GW Pharmaceuticals plc (Nasdaq: GWPH) (“GW”, “the Company” or “the
Group”), world leader in discovering, developing and
commercialising cannabinoid prescription medicines, today announces
that the European Commission (EC) has approved the marketing
authorisation for EPIDYOLEX® for use as adjunctive therapy of
seizures associated with Lennox‑Gastaut syndrome (LGS) or Dravet
syndrome, in conjunction with clobazam, for patients 2 years of age
and older. The approval paves the way for the launch of the
medicine across Europe.
“The approval of EPIDYOLEX®
marks a significant milestone, offering patients and their families
the first in a new class of epilepsy medicines and the first and
only EMA-approved CBD medicine to treat two severe and
life-threatening forms of childhood-onset epilepsy,” said Justin
Gover, GW’s Chief Executive Officer. “This approval is the
culmination of many years of dedication and collaboration between
GW, physicians and the epilepsy community. We believe patients and
physicians deserve access to rigorously tested and evaluated
cannabis-based medicines, manufactured to the highest standards and
approved by medicines regulators, and we are delighted to be the
first to offer this solution to the epilepsy community.”

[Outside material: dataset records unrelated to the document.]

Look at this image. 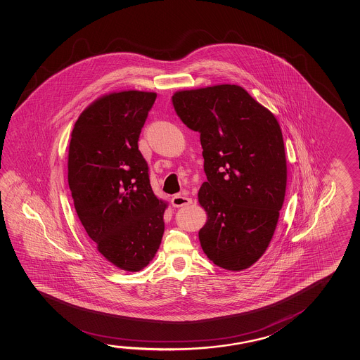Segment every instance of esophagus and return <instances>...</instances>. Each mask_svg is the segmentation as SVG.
<instances>
[{"instance_id":"34e87169","label":"esophagus","mask_w":360,"mask_h":360,"mask_svg":"<svg viewBox=\"0 0 360 360\" xmlns=\"http://www.w3.org/2000/svg\"><path fill=\"white\" fill-rule=\"evenodd\" d=\"M191 203H192V200L186 195H177L172 198V206L177 207V208L178 207L188 206Z\"/></svg>"}]
</instances>
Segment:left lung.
<instances>
[{"label":"left lung","instance_id":"8db88e82","mask_svg":"<svg viewBox=\"0 0 360 360\" xmlns=\"http://www.w3.org/2000/svg\"><path fill=\"white\" fill-rule=\"evenodd\" d=\"M172 104L200 133L207 182L198 192L207 222L200 230L207 257L231 271L264 255L286 191V158L276 118L237 85L177 91Z\"/></svg>","mask_w":360,"mask_h":360}]
</instances>
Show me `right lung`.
<instances>
[{
  "label": "right lung",
  "mask_w": 360,
  "mask_h": 360,
  "mask_svg": "<svg viewBox=\"0 0 360 360\" xmlns=\"http://www.w3.org/2000/svg\"><path fill=\"white\" fill-rule=\"evenodd\" d=\"M155 98L136 90L105 95L71 133L68 181L77 217L98 251L125 271L146 267L165 232L167 205L154 195L138 149Z\"/></svg>",
  "instance_id": "add662e5"
}]
</instances>
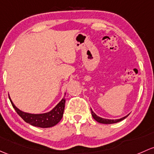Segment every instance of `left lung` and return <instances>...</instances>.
<instances>
[{
	"label": "left lung",
	"mask_w": 154,
	"mask_h": 154,
	"mask_svg": "<svg viewBox=\"0 0 154 154\" xmlns=\"http://www.w3.org/2000/svg\"><path fill=\"white\" fill-rule=\"evenodd\" d=\"M91 115L93 116L94 119L97 121V122H100V123H103V124H113V123H116V122H119L120 121L123 120L124 119H125L128 116H124V117L121 118V119H104V118H101L100 116H97L96 114L94 113V111H92L91 108Z\"/></svg>",
	"instance_id": "8db88e82"
}]
</instances>
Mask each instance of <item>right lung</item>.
<instances>
[{
    "mask_svg": "<svg viewBox=\"0 0 154 154\" xmlns=\"http://www.w3.org/2000/svg\"><path fill=\"white\" fill-rule=\"evenodd\" d=\"M9 98L10 100L13 108H14L17 114L26 122L32 125L33 126H35V127L43 128L52 127V126L55 125L61 120L63 115L65 103H66V99L65 98H63L62 100L51 111L40 114H32L21 111L13 104L9 96Z\"/></svg>",
    "mask_w": 154,
    "mask_h": 154,
    "instance_id": "obj_1",
    "label": "right lung"
}]
</instances>
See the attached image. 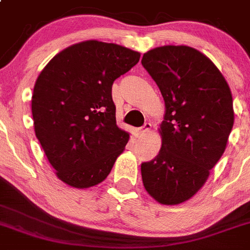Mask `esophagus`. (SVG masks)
<instances>
[{"label":"esophagus","mask_w":250,"mask_h":250,"mask_svg":"<svg viewBox=\"0 0 250 250\" xmlns=\"http://www.w3.org/2000/svg\"><path fill=\"white\" fill-rule=\"evenodd\" d=\"M150 127H151L150 123H146V125H144L143 127L137 128V129H136L137 134H138V136H143V134H146V133H148L149 130H150Z\"/></svg>","instance_id":"1"}]
</instances>
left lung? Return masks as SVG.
<instances>
[{"label":"left lung","instance_id":"8db88e82","mask_svg":"<svg viewBox=\"0 0 250 250\" xmlns=\"http://www.w3.org/2000/svg\"><path fill=\"white\" fill-rule=\"evenodd\" d=\"M142 65L165 102L162 148L142 163L143 185L159 204L179 205L204 186L225 153L234 123L232 93L216 65L191 46L151 49Z\"/></svg>","mask_w":250,"mask_h":250}]
</instances>
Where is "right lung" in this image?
Masks as SVG:
<instances>
[{"instance_id":"obj_1","label":"right lung","mask_w":250,"mask_h":250,"mask_svg":"<svg viewBox=\"0 0 250 250\" xmlns=\"http://www.w3.org/2000/svg\"><path fill=\"white\" fill-rule=\"evenodd\" d=\"M141 54L99 41L74 44L42 70L32 96L34 132L57 172L71 188L108 176L129 134L116 125L112 85Z\"/></svg>"}]
</instances>
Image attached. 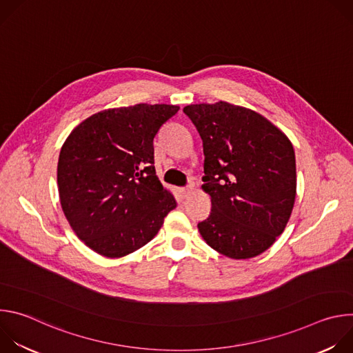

The approval of cannabidiol oral solution is
based on results from four randomised, controlled Phase 3 trials.
These studies incorporate data from more than 714 patients with
either LGS or Dravet syndrome, two rare forms of epilepsy with high
morbidity and mortality rates, which place a significant burden on
families and caregivers. Many patients with LGS or Dravet syndrome
have multiple seizures per day, which puts them at ongoing risk of
falls and injury. Despite current anti-epileptic drug treatment,
both of these severe forms of epilepsy remain highly
treatment-resistant.1,2,3
“The approval of cannabidiol oral solution is an
important milestone for patients and families whose lives are
significantly impacted by these rare, complex and life-long forms
of epilepsy,” said Isabella Brambilla, Chairman, Dravet Syndrome
European Federation. “We are very happy that patients will now have
access to a much-needed, new treatment option, and one routed
through a rigorous clinical trials programme and licensed by the
EMA.”
“LGS and Dravet syndrome are two of the most
severe and difficult-to-treat forms of childhood-onset epilepsy,
with few patients achieving adequate seizure control,” said
Professor Elinor Ben-Menachem, University of Goteborg, Sahlgren
Academy and Hospital in Sweden. “The EMA approval of EPIDYOLEX®
will bring hope to patients and families, with the potential to
better control seizures and improve quality of life.”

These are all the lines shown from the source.